### Article
————

Partnership is Relationship : voyage de solidarité d'Être Partenaires au Soudan du Sud et en Ouganda
En 2019 nos projets au Soudan du Sud ont été visités pour la première fois afin de s'assurer de l'utilité des dons investis. En février 2025, une délégation de la commission Être Partenaires a pu se faire une nouvelle idée sur place. La visite de ces projets, tout comme celle de l'Ouganda, a suscité joie et gratitude et nous a fait réfléchir.
Ibba
Wilson Kamani, l'évêque anglican du diocèse d'Ibba au Soudan du Sud et notre hôte, est une personnalité impressionnante. Il veille attentivement à ce que chaque personne qui se présente à la table du repas se soit préalablement lavé les mains. Pourtant, il n'y a pas d'eau courante ici ; tout doit être apporté dans des seaux. De même, il tient à ce que nous prenions impérativement une douche le soir avant de dormir. Pour cela, nous devons puiser l'eau dans les seaux et nous la verser sur le corps. Et comme on est particulièrement bien intentionné à notre égard, l'eau est d'abord chauffée sur un feu ouvert jusqu'à ce qu'elle soit bien trop chaude pour être utilisée sous la douche. Avec une température de l'air dépassant les 40 degrés, nous aurions pu nous contenter d'une douche froide. La promotion de l'hygiène et donc de la santé est depuis des années un objectif déclaré du diocèse.

————

### Énoncé 1
Recopiez la partie des entrées qui commence à la toute première ligne et se termine par la ligne contenant « Between the two », celle-ci comprise. Ne reprenez pas les images.

————

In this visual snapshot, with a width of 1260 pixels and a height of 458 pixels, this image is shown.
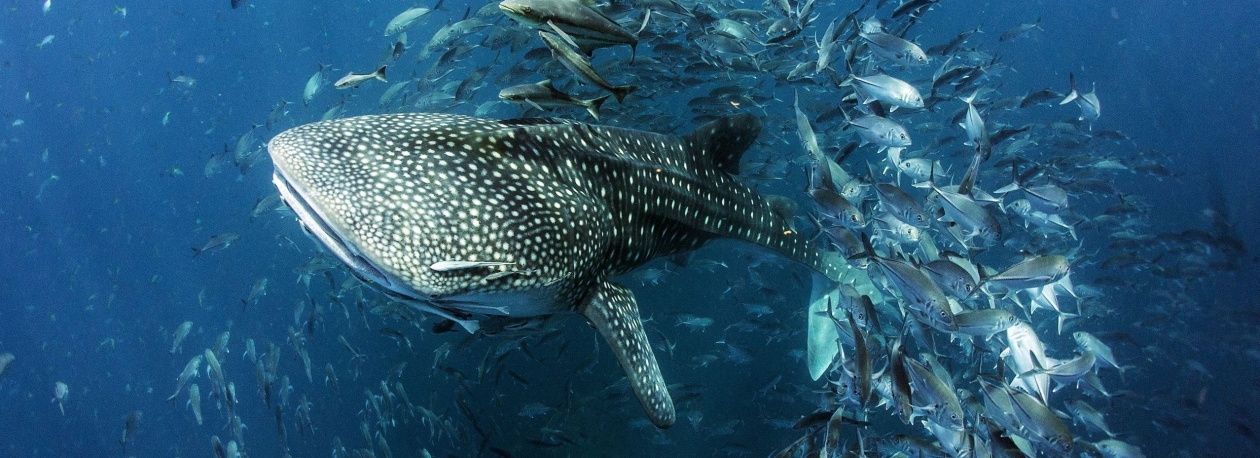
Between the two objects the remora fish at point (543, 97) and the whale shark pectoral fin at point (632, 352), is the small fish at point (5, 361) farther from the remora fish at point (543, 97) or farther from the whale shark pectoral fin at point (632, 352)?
the whale shark pectoral fin at point (632, 352)

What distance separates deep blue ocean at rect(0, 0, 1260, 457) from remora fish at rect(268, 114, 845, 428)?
242 centimetres

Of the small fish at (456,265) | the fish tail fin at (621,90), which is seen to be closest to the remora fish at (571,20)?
the fish tail fin at (621,90)

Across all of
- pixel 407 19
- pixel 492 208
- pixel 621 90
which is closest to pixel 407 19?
pixel 407 19

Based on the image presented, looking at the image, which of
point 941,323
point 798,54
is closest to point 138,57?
point 798,54

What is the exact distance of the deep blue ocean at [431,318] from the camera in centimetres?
1027

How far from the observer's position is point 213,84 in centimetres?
5219

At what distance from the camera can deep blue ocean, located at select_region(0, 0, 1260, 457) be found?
33.7ft

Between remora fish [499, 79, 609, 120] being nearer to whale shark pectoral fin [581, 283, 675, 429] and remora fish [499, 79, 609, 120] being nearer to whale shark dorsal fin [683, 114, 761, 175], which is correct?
whale shark pectoral fin [581, 283, 675, 429]

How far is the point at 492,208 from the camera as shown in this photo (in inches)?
105

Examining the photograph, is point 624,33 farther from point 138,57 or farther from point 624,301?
point 138,57

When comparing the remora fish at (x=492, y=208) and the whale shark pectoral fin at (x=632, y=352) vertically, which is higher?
the remora fish at (x=492, y=208)

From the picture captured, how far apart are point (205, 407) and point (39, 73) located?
42.9 meters

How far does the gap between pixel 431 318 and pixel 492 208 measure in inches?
382

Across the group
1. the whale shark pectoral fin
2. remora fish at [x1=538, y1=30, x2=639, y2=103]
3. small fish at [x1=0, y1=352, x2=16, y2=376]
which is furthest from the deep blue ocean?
remora fish at [x1=538, y1=30, x2=639, y2=103]
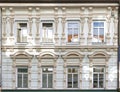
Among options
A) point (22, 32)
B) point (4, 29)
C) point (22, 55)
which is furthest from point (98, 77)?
point (4, 29)

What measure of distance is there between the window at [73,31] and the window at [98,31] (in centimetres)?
116

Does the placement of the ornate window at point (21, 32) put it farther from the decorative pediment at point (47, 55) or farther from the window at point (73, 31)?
the window at point (73, 31)

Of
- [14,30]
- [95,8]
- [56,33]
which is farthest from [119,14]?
[14,30]

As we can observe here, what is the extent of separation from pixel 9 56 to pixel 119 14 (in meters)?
7.88

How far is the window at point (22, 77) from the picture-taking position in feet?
47.1

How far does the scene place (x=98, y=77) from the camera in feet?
47.2

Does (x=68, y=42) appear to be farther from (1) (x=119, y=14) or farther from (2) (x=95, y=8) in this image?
(1) (x=119, y=14)

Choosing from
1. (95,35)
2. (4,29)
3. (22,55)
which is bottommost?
(22,55)

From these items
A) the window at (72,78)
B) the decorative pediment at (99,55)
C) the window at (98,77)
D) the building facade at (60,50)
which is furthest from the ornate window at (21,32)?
the window at (98,77)

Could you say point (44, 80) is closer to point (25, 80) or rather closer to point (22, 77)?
point (25, 80)

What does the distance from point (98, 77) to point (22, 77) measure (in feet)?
16.9

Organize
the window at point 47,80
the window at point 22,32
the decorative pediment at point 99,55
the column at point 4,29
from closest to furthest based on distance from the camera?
the decorative pediment at point 99,55
the column at point 4,29
the window at point 47,80
the window at point 22,32

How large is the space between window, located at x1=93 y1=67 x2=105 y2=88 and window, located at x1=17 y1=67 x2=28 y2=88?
4601 mm

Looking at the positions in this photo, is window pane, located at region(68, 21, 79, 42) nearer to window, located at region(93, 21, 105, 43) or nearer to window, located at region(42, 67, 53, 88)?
window, located at region(93, 21, 105, 43)
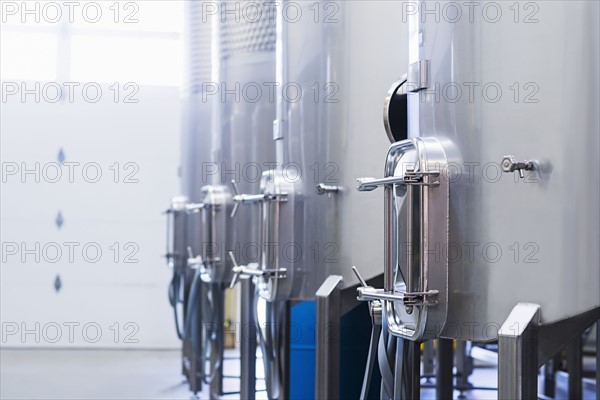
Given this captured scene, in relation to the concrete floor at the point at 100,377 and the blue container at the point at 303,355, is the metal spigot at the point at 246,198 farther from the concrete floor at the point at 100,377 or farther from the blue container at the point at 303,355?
the concrete floor at the point at 100,377

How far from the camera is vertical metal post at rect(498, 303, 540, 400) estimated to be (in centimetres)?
195

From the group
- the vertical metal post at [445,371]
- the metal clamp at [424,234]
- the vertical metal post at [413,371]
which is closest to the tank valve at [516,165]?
the metal clamp at [424,234]

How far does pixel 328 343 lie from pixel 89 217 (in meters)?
3.17

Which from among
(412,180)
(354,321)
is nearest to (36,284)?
(354,321)

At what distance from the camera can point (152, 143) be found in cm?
713

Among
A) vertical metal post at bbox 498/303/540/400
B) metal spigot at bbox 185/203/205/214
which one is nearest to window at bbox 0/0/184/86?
metal spigot at bbox 185/203/205/214

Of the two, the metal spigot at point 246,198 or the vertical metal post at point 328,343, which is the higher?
the metal spigot at point 246,198

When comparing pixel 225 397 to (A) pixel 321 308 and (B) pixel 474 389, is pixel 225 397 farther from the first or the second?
(A) pixel 321 308

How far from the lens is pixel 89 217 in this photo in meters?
5.76

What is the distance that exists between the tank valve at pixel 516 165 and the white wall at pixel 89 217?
84.4 inches

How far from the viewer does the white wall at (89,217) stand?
3744 mm

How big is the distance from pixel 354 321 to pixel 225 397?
1.66m

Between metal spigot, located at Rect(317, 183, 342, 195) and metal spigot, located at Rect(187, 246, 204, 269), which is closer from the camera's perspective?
metal spigot, located at Rect(317, 183, 342, 195)

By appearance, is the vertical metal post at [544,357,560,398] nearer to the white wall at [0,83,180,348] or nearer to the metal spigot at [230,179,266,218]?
the metal spigot at [230,179,266,218]
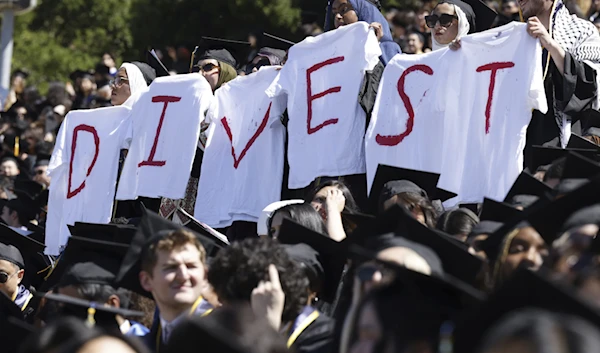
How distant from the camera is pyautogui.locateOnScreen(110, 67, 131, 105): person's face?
32.2ft

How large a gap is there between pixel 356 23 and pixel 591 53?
4.92 feet

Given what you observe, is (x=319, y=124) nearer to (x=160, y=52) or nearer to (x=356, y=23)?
(x=356, y=23)

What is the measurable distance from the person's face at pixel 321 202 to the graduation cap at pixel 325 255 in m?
1.07

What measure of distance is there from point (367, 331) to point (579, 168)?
7.23 feet

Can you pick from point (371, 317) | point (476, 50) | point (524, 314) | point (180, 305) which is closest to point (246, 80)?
point (476, 50)

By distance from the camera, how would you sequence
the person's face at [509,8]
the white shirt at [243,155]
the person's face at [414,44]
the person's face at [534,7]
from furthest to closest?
the person's face at [509,8], the person's face at [414,44], the white shirt at [243,155], the person's face at [534,7]

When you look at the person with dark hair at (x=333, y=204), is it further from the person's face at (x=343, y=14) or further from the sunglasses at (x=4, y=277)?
the sunglasses at (x=4, y=277)

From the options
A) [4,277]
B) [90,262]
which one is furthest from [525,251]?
[4,277]

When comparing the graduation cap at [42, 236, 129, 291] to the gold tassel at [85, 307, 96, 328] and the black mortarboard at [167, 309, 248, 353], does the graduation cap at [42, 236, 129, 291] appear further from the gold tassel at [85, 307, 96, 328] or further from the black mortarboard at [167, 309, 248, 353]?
the black mortarboard at [167, 309, 248, 353]

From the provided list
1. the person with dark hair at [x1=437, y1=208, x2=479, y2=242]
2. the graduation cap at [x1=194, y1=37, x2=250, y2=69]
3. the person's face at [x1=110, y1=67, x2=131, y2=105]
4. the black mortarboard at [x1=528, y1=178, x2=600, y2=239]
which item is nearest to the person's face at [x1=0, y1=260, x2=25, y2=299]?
the person's face at [x1=110, y1=67, x2=131, y2=105]

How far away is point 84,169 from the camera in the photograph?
970 cm

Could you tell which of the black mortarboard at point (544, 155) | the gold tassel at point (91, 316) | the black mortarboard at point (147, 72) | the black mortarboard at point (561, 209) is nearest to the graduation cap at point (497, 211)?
the black mortarboard at point (561, 209)

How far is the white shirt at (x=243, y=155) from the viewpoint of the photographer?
28.1 ft

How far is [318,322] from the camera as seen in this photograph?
16.8ft
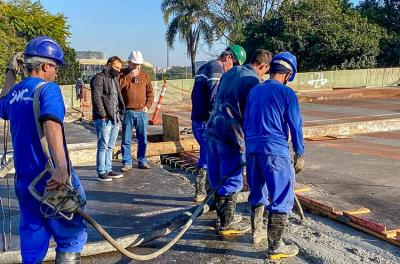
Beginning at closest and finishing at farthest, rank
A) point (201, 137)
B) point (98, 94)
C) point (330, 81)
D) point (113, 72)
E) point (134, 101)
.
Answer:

————

### Énoncé 2
Poursuivez l'article sur le voyage de solidarité au Soudan du Sud et en Ouganda à partir de sa dernière phrase.

### Résultat 1
In this visual snapshot, with a width of 1260 pixels and a height of 458 pixels, this image is shown.
Between the two objects the remora fish at point (543, 97) and the whale shark pectoral fin at point (632, 352), is the small fish at point (5, 361) farther from the remora fish at point (543, 97) or farther from the whale shark pectoral fin at point (632, 352)?

### Résultat 2
Les œuvres d'entraide se succèdent
Du 10 au 24 février 2025, Raymond Dumont (président d'Être Partenaires), Beatrice Reusser Rüthy (responsable de projet), Nick Rüthy (mari de Beatrice) ainsi que Peter Grüter (secrétariat) ont visité les différents projets financés par Être Partenaires au Sud-Soudan, pays ravagé par la guerre, puis en Ouganda. Chaque participant a payé son voyage de sa poche ; aucun franc de don n'a été dépensé à cet effet. Le Soudan du Sud est l'un des pays les plus pauvres du monde, indépendant du Soudan depuis 2011 et marqué depuis des décennies par des conflits armés entre les différents groupes ethniques. Les bénéfices tirés des riches gisements de pétrole sont principalement investis dans les armes plutôt que dans le développement du pays. D'innombrables organisations humanitaires internationales sont présentes dans le pays, dont l'USAID, l'une des plus importantes, est en train de se retirer sur ordre du président américain. Pourtant, les nombreuses organisations humanitaires présentes dans le pays constituent une industrie en soi.
Le plus grand besoin mène...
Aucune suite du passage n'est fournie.